President Joe Biden delivers remarks at the 2021 National Prayer Breakfast, Feb. 4, 2021.
President Joe Biden delivers remarks at the 2021 National Prayer Breakfast, Feb. 4, 2021. | YouTube/NewsNation Now

Not all Democrats have guzzled the modern monetary mania that the national debt, currently at $68,400 per citizen or $183,000 per taxpayer, doesn’t matter. To pacify them, President Biden proposes raising taxes to pay for some of his binge spending. 

He wants to raise the top marginal income tax rate to 39.6% from 37% and nearly double taxes on capital gains to 39.6% for people earning more than $1 million. President Trump had reduced corporate tax rate from 35% to 21% and Biden wants to raise it to 28%. Finally, Biden wants to raise gasoline taxes, the most regressive of all taxes. 

Corporations rarely pay for such tax increases because they pass the costs on to consumers as higher prices, but talk of sticking it to large corporations is beautiful music to the ears of socialist Democrats, who avoid learning economics at all costs. In the real world where the rest of us must live, individuals pay most taxes. 

Biden’s tax increases will impoverish average Americans, but Democrats hope the spending binge will compensate. They will hurt the working poor the most because the government has created many tax shelters for the wealthy to hide their riches from Uncle Sam’s grasping claw. And they will hurt small businesses more than the large corporations that Americans love to hate, and thereby boost the power of cartels in every industry. 

President Trump reduced corporate taxes because the U.S. rate was higher than the rates in other industrialized countries, and that made U.S. manufacturers unable to compete in many markets. Biden’s increase will shove more jobs overseas to avoid high tax rates in the U.S. Overall, higher corporate taxes will mean less investment in U.S. businesses, slower job growth, and lower wage increases. That’s introductory economics. 

The economics of binge spending and tax increase is too complex for most Americans to grasp, since most never take an introductory economics class or read an economics book. So let’s look at the moral aspect of taxation as the Godly theologians of the University of Salamanca, Spain, did during the Reformation. Before they examined taxation, they had to determine the purpose of government. Today, people answer that by saying the government is supposed to do whatever is for the common good.

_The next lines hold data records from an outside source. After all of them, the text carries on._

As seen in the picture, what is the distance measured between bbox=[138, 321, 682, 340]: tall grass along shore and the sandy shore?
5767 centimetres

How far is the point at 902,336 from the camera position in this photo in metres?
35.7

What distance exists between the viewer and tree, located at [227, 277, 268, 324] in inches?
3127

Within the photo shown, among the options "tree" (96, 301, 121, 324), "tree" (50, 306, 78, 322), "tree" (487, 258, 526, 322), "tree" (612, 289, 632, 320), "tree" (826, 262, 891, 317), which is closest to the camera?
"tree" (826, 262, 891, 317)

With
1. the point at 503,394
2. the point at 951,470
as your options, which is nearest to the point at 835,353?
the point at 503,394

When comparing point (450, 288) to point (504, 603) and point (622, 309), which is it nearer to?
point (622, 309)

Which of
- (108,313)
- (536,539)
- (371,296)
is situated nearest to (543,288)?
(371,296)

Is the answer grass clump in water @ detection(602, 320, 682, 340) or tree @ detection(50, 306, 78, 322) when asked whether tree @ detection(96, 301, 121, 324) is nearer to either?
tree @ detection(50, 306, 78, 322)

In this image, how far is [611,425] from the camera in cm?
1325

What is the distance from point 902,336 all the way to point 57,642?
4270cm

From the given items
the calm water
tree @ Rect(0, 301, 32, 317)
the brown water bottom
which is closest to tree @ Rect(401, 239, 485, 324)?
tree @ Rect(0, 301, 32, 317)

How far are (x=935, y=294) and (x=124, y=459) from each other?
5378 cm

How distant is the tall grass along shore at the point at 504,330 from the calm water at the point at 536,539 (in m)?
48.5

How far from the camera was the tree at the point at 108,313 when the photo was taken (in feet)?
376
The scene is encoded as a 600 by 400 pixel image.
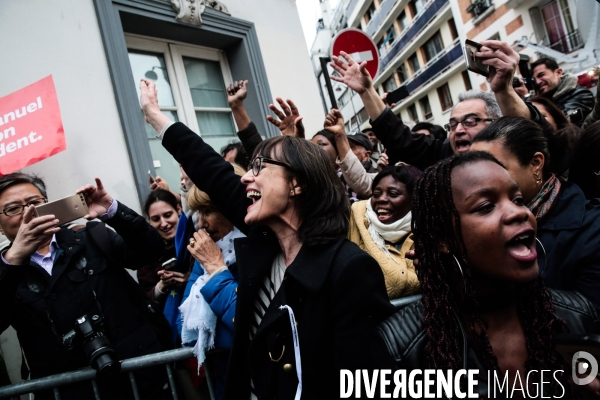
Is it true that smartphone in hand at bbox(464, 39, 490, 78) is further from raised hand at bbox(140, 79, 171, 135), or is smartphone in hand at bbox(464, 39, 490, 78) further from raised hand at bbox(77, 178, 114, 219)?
raised hand at bbox(77, 178, 114, 219)

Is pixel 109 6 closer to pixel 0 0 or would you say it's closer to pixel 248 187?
pixel 0 0

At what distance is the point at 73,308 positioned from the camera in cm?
216

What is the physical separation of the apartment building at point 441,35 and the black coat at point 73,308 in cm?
1179

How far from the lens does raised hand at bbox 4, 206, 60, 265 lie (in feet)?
6.37

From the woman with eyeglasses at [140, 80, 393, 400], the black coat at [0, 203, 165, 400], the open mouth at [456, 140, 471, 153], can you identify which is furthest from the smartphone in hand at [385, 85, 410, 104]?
the black coat at [0, 203, 165, 400]

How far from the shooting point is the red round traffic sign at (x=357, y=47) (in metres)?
4.14

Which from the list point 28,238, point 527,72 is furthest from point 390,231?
point 527,72

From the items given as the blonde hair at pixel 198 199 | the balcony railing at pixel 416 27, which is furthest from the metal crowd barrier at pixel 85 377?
the balcony railing at pixel 416 27

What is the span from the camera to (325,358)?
4.80 ft

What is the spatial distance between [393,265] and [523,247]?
0.91 meters

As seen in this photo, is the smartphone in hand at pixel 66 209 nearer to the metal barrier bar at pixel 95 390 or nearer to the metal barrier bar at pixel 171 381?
the metal barrier bar at pixel 95 390

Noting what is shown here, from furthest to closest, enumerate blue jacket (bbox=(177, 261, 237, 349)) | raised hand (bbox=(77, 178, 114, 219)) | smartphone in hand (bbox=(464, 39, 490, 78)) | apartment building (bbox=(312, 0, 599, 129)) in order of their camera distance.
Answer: apartment building (bbox=(312, 0, 599, 129)) → raised hand (bbox=(77, 178, 114, 219)) → smartphone in hand (bbox=(464, 39, 490, 78)) → blue jacket (bbox=(177, 261, 237, 349))

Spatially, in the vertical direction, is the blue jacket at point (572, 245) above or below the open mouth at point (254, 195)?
below

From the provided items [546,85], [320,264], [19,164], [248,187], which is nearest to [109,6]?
[19,164]
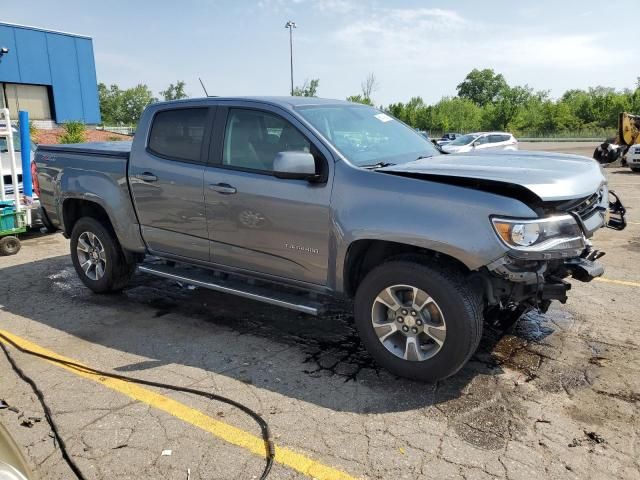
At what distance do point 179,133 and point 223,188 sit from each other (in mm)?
874

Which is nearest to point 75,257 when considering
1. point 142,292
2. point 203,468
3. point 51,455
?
point 142,292

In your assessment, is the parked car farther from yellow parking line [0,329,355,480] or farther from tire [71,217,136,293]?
yellow parking line [0,329,355,480]

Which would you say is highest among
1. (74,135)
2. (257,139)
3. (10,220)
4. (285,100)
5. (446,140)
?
(285,100)

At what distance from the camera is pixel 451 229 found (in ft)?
10.6

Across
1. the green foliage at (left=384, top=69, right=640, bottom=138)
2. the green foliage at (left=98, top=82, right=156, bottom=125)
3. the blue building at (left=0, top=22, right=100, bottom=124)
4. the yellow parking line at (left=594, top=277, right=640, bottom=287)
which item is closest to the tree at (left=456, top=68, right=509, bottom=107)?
the green foliage at (left=384, top=69, right=640, bottom=138)

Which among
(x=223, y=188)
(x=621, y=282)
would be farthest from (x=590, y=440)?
(x=621, y=282)

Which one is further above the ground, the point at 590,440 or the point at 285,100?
the point at 285,100

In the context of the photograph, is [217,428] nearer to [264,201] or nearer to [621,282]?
[264,201]

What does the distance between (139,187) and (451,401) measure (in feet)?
11.0

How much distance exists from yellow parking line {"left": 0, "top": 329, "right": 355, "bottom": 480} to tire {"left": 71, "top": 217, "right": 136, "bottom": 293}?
1.46 meters

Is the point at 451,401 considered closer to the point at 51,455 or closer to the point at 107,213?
the point at 51,455

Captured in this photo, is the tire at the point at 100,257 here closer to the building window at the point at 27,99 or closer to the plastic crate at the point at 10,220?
the plastic crate at the point at 10,220

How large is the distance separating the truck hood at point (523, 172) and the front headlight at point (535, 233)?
15 cm

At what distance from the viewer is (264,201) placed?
4051mm
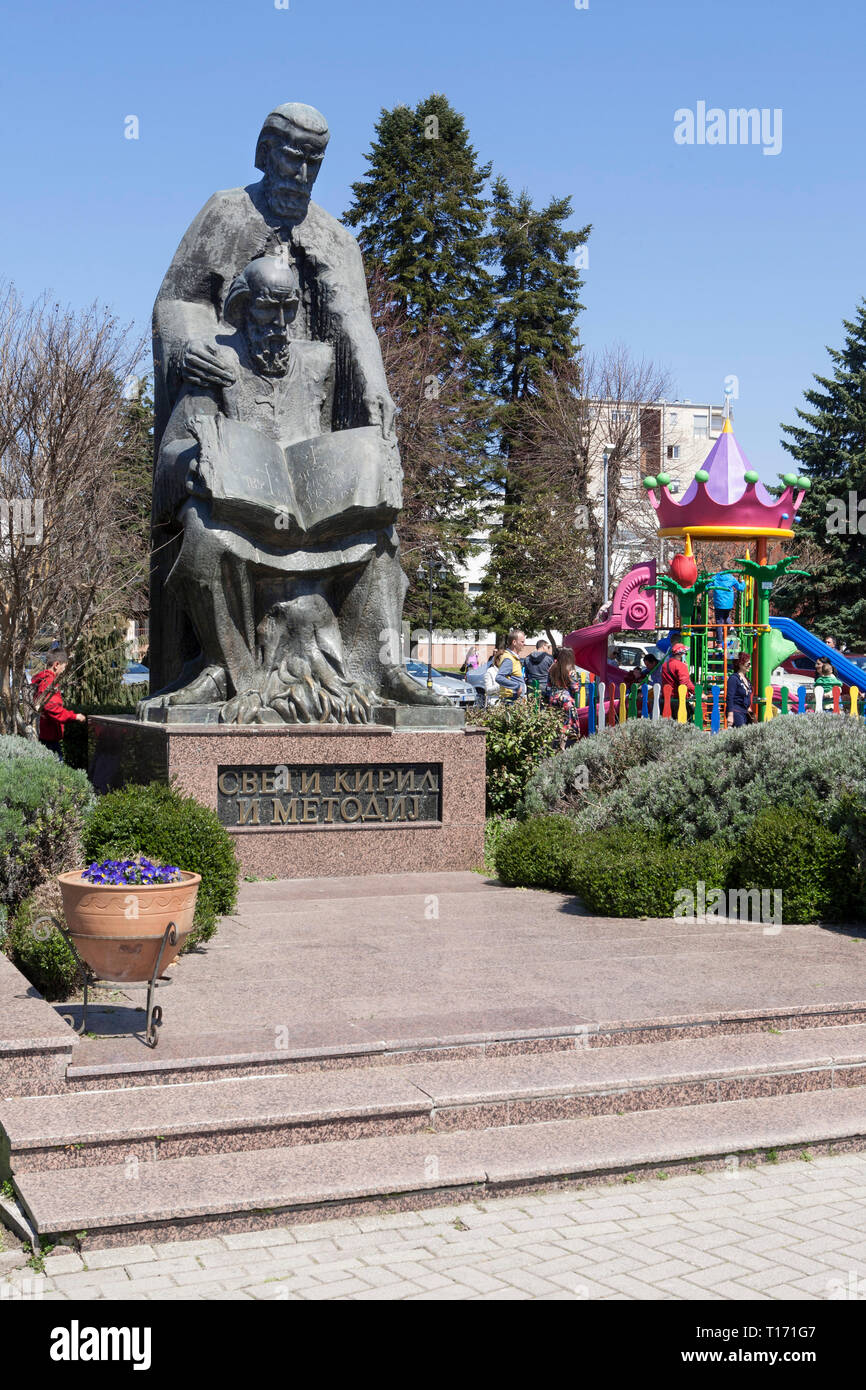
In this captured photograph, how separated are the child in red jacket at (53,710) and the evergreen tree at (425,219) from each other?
24.7 m

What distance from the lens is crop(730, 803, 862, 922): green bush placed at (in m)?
8.52

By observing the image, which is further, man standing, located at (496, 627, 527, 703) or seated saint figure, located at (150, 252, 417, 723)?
man standing, located at (496, 627, 527, 703)

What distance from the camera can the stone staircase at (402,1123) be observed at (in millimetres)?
4539

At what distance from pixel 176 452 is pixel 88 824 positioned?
3.29 m

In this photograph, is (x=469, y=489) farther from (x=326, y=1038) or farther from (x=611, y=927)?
(x=326, y=1038)

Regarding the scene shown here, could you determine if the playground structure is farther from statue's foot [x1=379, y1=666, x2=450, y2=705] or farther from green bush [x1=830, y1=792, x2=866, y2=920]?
green bush [x1=830, y1=792, x2=866, y2=920]

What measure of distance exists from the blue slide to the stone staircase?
14.8 m

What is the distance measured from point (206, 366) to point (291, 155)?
5.63 feet

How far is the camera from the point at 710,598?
20.4m

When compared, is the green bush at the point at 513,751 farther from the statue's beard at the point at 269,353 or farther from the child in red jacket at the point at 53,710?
the statue's beard at the point at 269,353

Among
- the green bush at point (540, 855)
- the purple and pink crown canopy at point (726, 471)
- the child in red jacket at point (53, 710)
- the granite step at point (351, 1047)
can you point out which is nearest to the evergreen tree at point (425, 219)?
the purple and pink crown canopy at point (726, 471)

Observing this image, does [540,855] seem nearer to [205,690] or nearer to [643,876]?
[643,876]

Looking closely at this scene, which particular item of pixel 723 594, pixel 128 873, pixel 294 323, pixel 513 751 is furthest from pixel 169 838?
pixel 723 594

But the Salamancan theologians didn’t see it that way. 

Theologians see the beginning of human government in the Bible when God told Noah in Genesis 9:6, “Whoever sheds human blood, by man his blood shall be shed, for in the image of God He made mankind.” The next statement in the Bible on government comes when God created the nation of Israel and gave it no human king or legislature, leaving it only courts for government institutions. God performed the role of king by giving Israel its laws, 613, most of which dealt with temple ceremonies. 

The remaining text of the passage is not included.